Study material below:
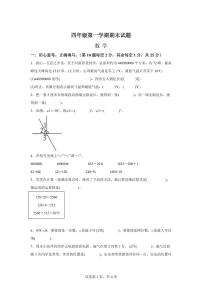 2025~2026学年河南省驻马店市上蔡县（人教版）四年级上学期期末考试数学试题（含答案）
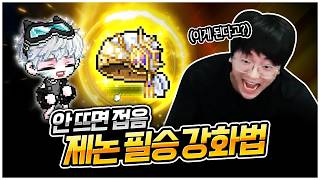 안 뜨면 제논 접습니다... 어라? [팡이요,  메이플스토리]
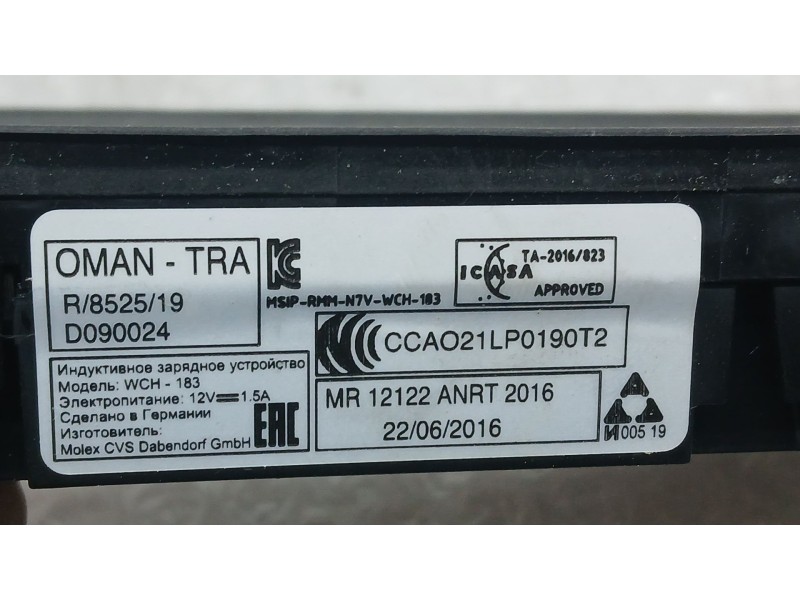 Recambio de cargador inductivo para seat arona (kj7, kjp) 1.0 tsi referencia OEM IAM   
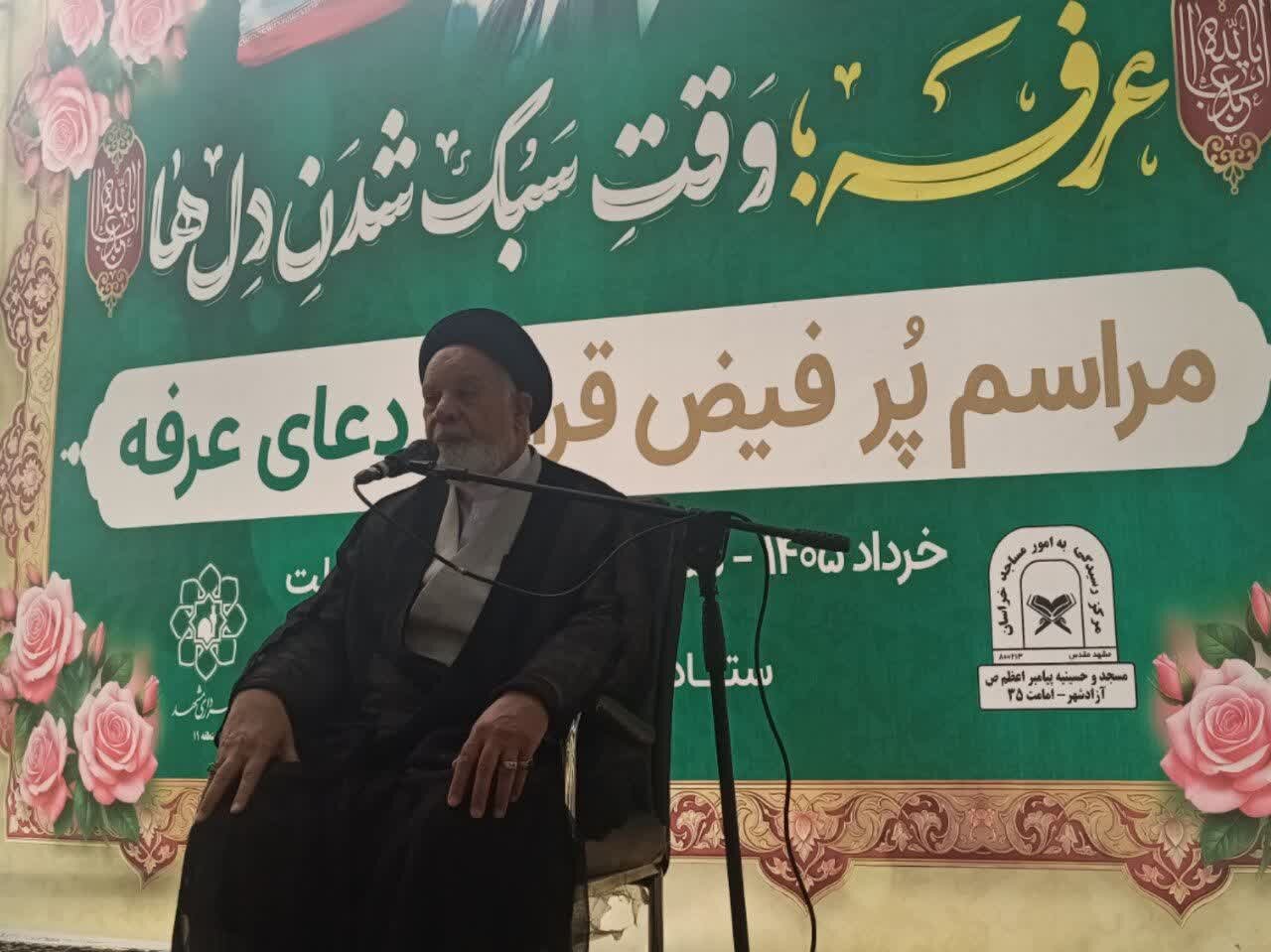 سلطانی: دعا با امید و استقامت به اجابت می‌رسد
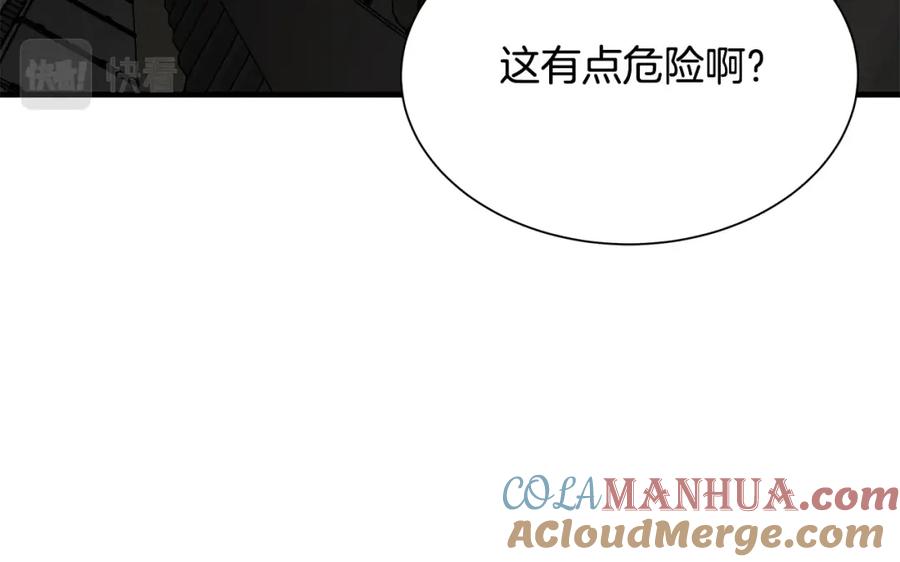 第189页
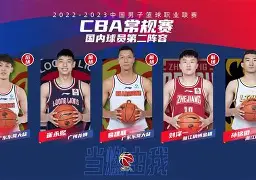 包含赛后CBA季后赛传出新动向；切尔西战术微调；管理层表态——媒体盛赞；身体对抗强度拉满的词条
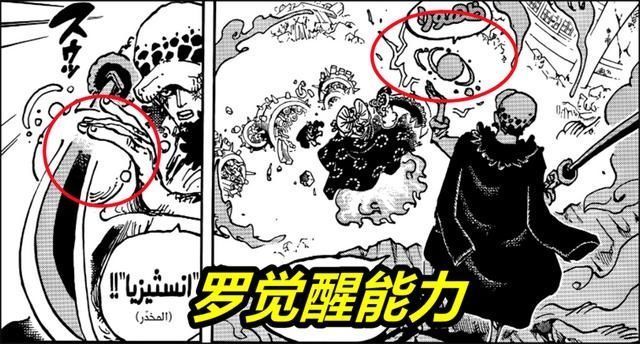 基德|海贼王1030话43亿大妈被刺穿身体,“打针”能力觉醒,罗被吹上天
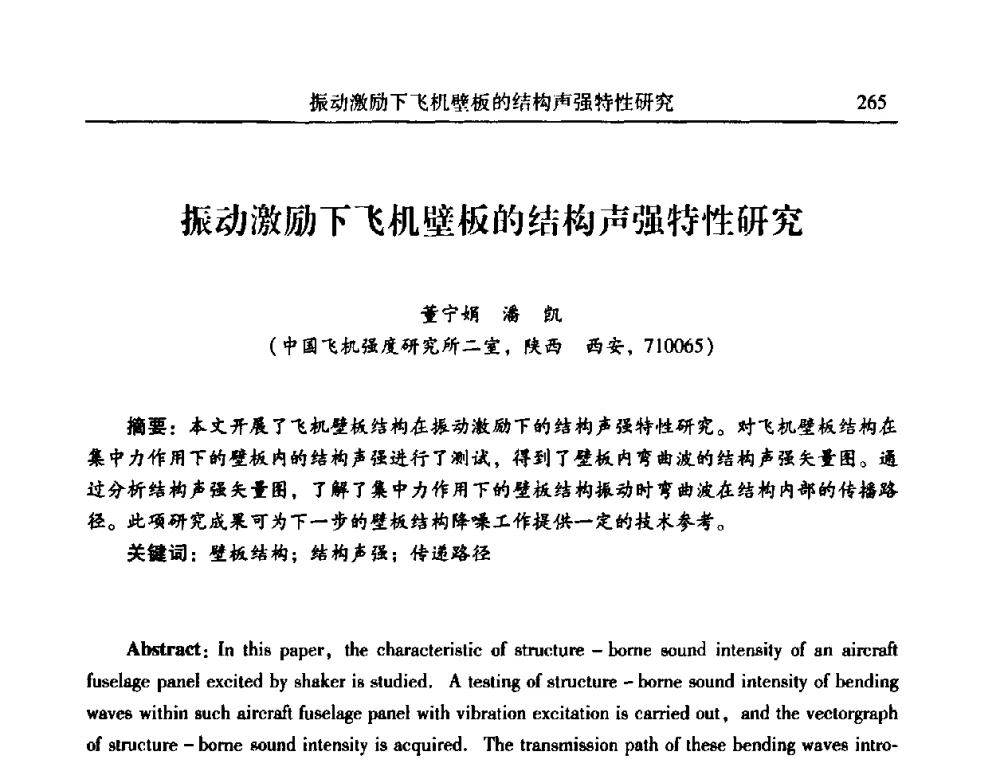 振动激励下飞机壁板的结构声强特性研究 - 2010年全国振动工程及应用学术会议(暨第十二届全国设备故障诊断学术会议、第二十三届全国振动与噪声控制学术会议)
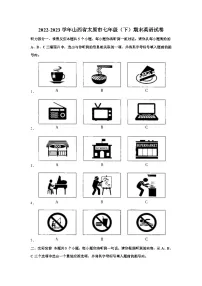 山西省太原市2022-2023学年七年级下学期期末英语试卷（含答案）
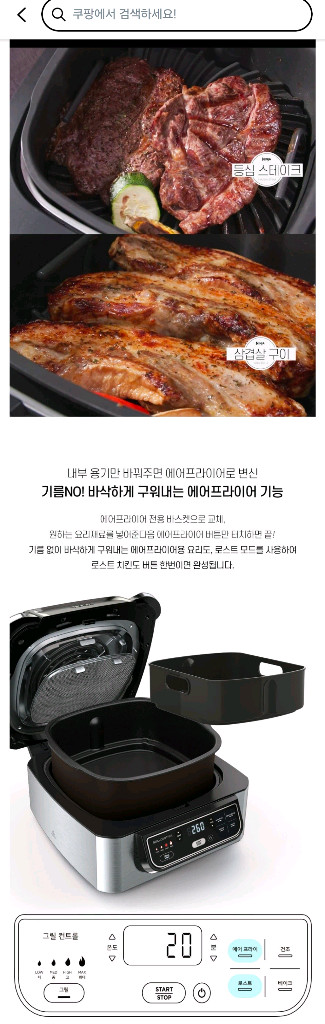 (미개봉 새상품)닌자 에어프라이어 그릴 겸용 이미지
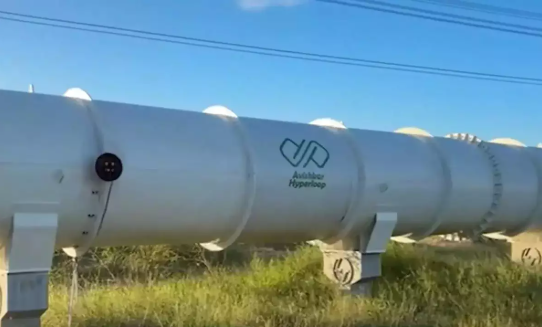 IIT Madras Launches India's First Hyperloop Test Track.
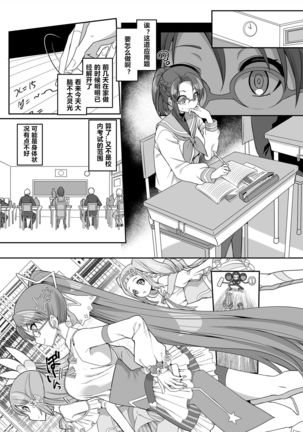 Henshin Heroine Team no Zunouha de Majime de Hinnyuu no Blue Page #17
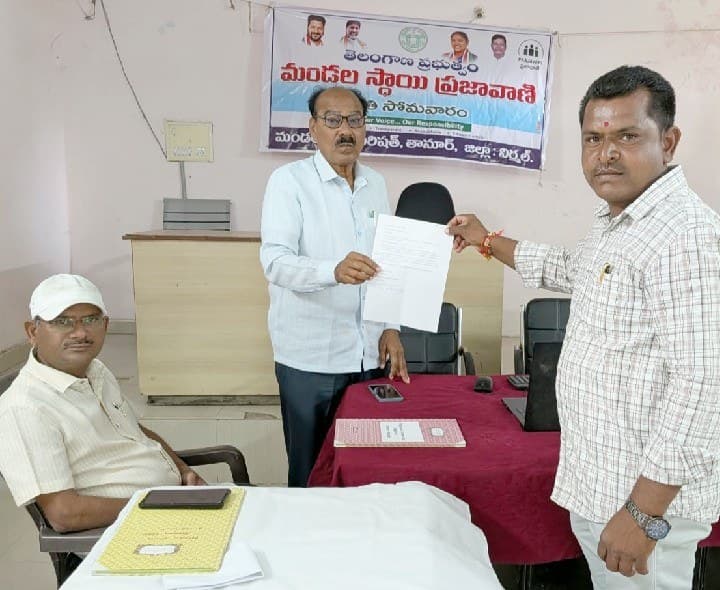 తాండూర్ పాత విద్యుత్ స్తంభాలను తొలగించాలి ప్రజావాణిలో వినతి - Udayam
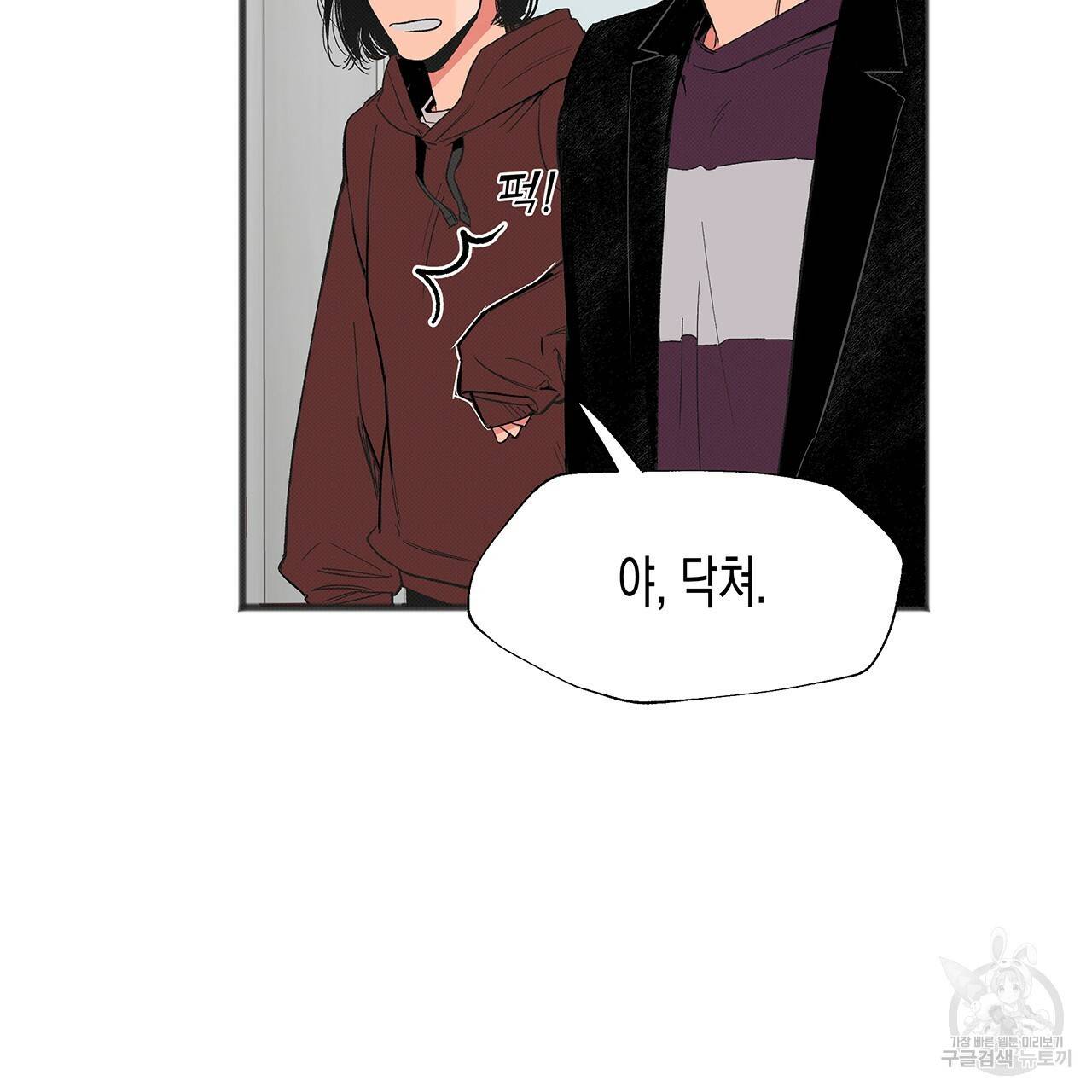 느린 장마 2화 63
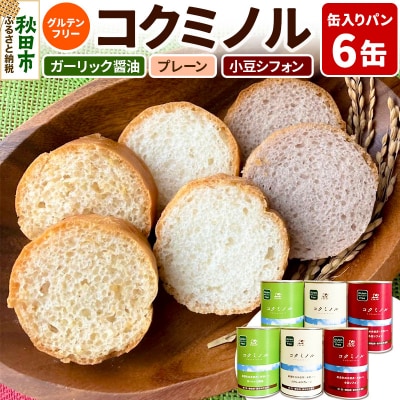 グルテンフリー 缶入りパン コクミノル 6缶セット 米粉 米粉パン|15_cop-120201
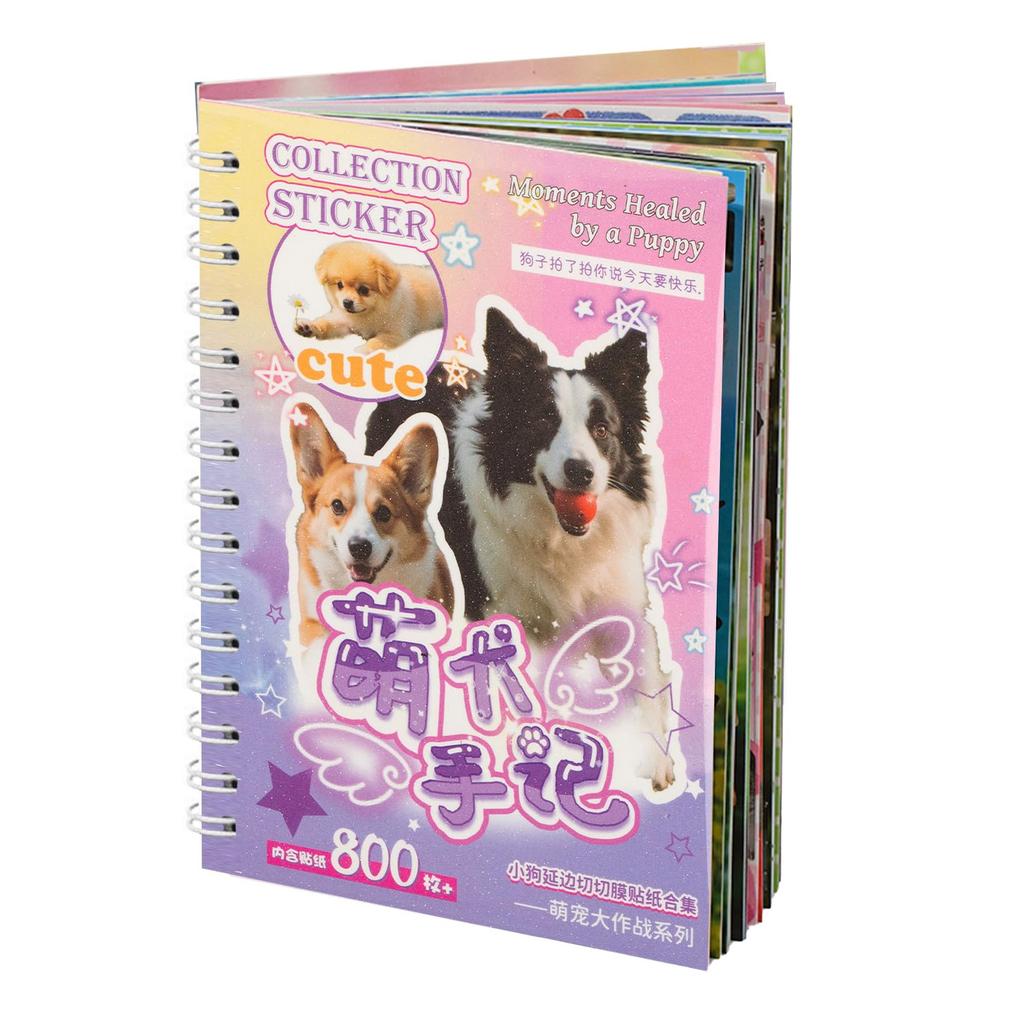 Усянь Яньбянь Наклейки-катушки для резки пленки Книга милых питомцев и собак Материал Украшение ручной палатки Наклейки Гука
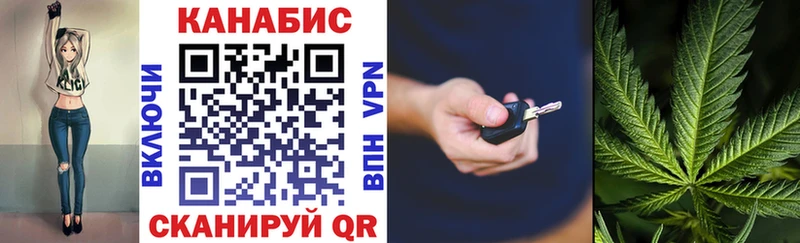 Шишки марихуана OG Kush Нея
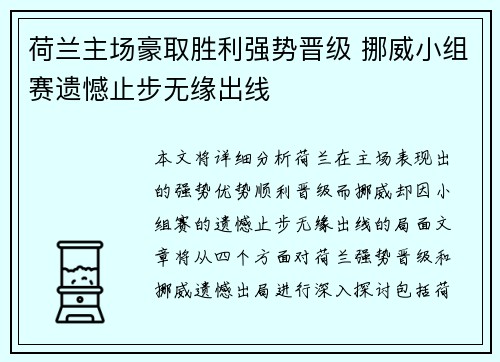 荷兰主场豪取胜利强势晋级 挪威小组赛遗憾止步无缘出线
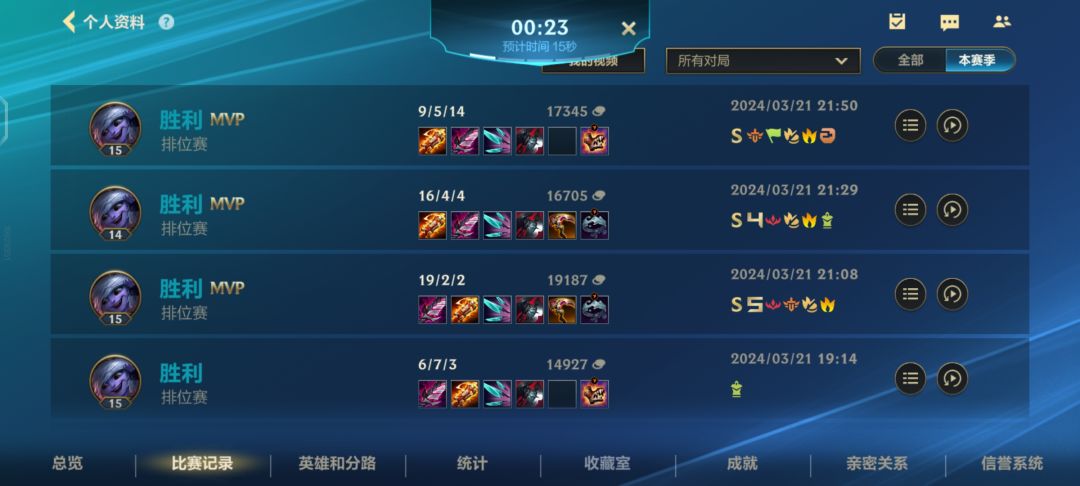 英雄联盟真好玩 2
End of Study material.
Return the text of every entry above, copying each line character for character and leaving out the pictures.

▶ _Task output_
 2025~2026学年河南省驻马店市上蔡县（人教版）四年级上学期期末考试数学试题（含答案）
 안 뜨면 제논 접습니다... 어라? [팡이요,  메이플스토리]
 Recambio de cargador inductivo para seat arona (kj7, kjp) 1.0 tsi referencia OEM IAM   
 سلطانی: دعا با امید و استقامت به اجابت می‌رسد
 第189页
 包含赛后CBA季后赛传出新动向；切尔西战术微调；管理层表态——媒体盛赞；身体对抗强度拉满的词条
 基德|海贼王1030话43亿大妈被刺穿身体,“打针”能力觉醒,罗被吹上天
 振动激励下飞机壁板的结构声强特性研究 - 2010年全国振动工程及应用学术会议(暨第十二届全国设备故障诊断学术会议、第二十三届全国振动与噪声控制学术会议)
 山西省太原市2022-2023学年七年级下学期期末英语试卷（含答案）
 (미개봉 새상품)닌자 에어프라이어 그릴 겸용 이미지
 IIT Madras Launches India's First Hyperloop Test Track.
 Henshin Heroine Team no Zunouha de Majime de Hinnyuu no Blue Page #17
 తాండూర్ పాత విద్యుత్ స్తంభాలను తొలగించాలి ప్రజావాణిలో వినతి - Udayam
 느린 장마 2화 63
 グルテンフリー 缶入りパン コクミノル 6缶セット 米粉 米粉パン|15_cop-120201
 Усянь Яньбянь Наклейки-катушки для резки пленки Книга милых питомцев и собак Материал Украшение ручной палатки Наклейки Гука
 Шишки марихуана OG Kush Нея
 荷兰主场豪取胜利强势晋级 挪威小组赛遗憾止步无缘出线
 英雄联盟真好玩 2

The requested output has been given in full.